Não demorou muito a gozar por cima da barriga de Yomi, que gemia junto com ele.
_ Ah, Yomi... - ele suspirou, sem querer que aquele momento tivesse fim.
Deitaram-se ambos no tatame, deliciando-se com aquele prazer que sentiam em seus corpos. Yomi deu a mão para Kurama, e passou o braço por baixo do copo do menor, acolhendo-o.
_ Podia ficar assim para sempre. - o ruivo deixou escapar e aquilo fez o coração do youkai pulsar com calor.
_ Você podia ir para Gandara comigo amanhã...
Kurama não respondeu. Apenas fechou os olhos compartilhando aquele momento.

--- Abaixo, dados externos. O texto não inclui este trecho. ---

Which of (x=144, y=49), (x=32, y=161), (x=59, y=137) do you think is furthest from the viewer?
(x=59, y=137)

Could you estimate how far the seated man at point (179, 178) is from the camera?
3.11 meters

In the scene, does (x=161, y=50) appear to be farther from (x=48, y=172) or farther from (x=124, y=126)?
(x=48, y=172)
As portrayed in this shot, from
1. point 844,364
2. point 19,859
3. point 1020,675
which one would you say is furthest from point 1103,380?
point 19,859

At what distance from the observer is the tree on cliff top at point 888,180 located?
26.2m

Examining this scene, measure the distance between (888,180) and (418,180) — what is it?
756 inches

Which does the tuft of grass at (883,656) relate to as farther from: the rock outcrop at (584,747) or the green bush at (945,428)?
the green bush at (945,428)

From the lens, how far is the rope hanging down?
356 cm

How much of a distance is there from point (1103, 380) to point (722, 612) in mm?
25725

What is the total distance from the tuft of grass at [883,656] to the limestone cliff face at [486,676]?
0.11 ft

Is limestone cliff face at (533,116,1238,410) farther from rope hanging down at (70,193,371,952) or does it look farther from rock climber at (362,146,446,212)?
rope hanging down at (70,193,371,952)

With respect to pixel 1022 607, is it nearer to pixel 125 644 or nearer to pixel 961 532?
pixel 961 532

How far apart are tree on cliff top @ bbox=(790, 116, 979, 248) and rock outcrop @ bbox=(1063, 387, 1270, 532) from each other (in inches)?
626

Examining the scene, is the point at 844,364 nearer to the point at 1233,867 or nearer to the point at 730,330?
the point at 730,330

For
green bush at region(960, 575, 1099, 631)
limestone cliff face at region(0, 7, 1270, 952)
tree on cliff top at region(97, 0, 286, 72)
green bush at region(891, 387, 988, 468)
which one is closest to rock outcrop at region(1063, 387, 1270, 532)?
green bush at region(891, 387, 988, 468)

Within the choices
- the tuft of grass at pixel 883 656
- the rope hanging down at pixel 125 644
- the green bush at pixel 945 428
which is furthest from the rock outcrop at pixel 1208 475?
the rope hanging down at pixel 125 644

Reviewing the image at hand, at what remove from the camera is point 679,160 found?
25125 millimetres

Já devia ser mais de onze da noite, quando Minamino acordou. Foi se descobrir no tatame, deitado sobre o corpo maior do youkai que estava abrigando em sua casa. Percebeu-se nu e lembrou do ato profano. De frente para trás, como se apertasse o "rew" da sua mente, lembrou-se do dia que havia passado.
Lembrou-se da manhã gostosa. Das dúvidas na universidade. Dos seus objetivos de vida.
Arremessando culpa e vergonha na consciência humana que mal tinha adquirido.
Oh, Inari, por que tinha feito aquilo? Por que tinha aprontado mais uma vez?